Die sowjetische Dominanz endete Ende der achtziger Jahre. Den Auftakt zur mongolischen „Perestroika” bildete die Absetzung des Diktators Tsedenbal im August 1984. Ende der achtziger Jahre formierte sich, wie in den meisten Staaten im sowjetischen Einflussbereich, eine Demokratiebewegung, die demokratische Reformen und die Achtung der Menschenrechte einklagte. Demonstrationen und umfassende Protestaktionen Ende 1989/Anfang 1990 veranlassten Partei- und Staatsführung zum Rücktritt, die MRVP verzichtete auf ihr Machtmonopol, das Einparteiensystem wurde aufgehoben, und die Weichen wurden in Richtung Demokratie und Marktwirtschaft gestellt.
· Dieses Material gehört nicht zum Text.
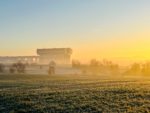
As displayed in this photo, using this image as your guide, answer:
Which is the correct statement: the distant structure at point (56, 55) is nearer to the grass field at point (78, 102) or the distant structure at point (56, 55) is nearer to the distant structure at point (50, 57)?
the distant structure at point (50, 57)

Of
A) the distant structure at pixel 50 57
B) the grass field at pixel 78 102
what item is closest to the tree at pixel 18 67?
the distant structure at pixel 50 57

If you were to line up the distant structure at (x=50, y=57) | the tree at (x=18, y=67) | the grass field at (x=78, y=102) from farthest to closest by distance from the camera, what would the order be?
1. the distant structure at (x=50, y=57)
2. the tree at (x=18, y=67)
3. the grass field at (x=78, y=102)

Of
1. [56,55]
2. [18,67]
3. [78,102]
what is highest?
[56,55]

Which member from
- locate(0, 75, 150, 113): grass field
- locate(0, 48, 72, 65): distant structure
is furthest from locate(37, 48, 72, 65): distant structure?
locate(0, 75, 150, 113): grass field

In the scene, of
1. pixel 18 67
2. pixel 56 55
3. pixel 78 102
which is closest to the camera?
pixel 78 102

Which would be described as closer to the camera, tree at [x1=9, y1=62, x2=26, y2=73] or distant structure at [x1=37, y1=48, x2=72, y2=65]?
tree at [x1=9, y1=62, x2=26, y2=73]

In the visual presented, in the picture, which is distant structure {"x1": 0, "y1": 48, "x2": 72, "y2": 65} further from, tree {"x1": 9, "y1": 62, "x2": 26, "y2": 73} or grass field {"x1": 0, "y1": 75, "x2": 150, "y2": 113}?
grass field {"x1": 0, "y1": 75, "x2": 150, "y2": 113}

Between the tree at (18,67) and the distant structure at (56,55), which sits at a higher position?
the distant structure at (56,55)

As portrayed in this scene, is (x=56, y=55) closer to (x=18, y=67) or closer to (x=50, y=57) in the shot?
(x=50, y=57)

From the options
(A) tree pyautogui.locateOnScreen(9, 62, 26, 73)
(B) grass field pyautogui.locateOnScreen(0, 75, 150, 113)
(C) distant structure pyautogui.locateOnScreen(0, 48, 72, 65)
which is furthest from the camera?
(C) distant structure pyautogui.locateOnScreen(0, 48, 72, 65)

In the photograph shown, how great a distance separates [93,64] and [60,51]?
27583 millimetres

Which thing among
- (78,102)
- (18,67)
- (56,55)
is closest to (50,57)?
(56,55)

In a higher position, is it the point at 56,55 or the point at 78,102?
the point at 56,55

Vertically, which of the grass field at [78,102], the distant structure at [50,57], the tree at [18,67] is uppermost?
the distant structure at [50,57]
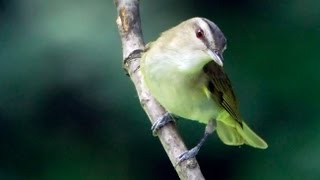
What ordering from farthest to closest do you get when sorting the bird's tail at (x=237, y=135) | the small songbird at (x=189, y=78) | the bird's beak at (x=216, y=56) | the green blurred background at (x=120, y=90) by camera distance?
the green blurred background at (x=120, y=90), the bird's tail at (x=237, y=135), the small songbird at (x=189, y=78), the bird's beak at (x=216, y=56)

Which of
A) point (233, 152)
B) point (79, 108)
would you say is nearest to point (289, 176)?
point (233, 152)

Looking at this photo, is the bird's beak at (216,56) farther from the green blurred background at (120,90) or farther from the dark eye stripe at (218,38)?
the green blurred background at (120,90)

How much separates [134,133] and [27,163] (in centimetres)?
28

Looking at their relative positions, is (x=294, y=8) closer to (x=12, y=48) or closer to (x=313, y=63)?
(x=313, y=63)

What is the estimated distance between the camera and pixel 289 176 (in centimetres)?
442

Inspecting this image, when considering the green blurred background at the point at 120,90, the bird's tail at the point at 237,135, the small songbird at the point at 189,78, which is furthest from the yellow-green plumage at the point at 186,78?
the green blurred background at the point at 120,90

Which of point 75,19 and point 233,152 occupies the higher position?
point 75,19

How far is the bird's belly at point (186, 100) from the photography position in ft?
12.5

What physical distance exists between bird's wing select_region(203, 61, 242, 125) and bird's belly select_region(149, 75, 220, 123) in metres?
0.02

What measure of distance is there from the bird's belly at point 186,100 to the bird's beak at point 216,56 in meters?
0.20

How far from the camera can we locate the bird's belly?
381cm

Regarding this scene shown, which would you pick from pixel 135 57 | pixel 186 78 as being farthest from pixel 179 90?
pixel 135 57

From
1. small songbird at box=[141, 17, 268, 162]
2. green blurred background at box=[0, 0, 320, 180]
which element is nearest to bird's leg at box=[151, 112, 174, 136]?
small songbird at box=[141, 17, 268, 162]

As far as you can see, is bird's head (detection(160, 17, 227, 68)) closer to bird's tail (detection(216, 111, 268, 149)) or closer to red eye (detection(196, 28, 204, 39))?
red eye (detection(196, 28, 204, 39))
Im Juni 1990 fanden die ersten freien, demokratischen Wahlen mit Mehrparteiensystem statt. Die MRVP gewann die Mehrheit der Mandate; zum Staatspräsidenten wählte das neue Parlament Punsalmaagiyn Otschirbat, der nach dem Rücktritt der alten Parteiführung im März Generalsekretär des Zentralkomitees der MRVP geworden war. 1991 sagte sich die MRVP vom Marxismus-Leninismus los. Unterdessen wurden ab 1989 die sowjetischen Truppen aus der Mongolei abgezogen; 1992 war der Abzug abgeschlossen.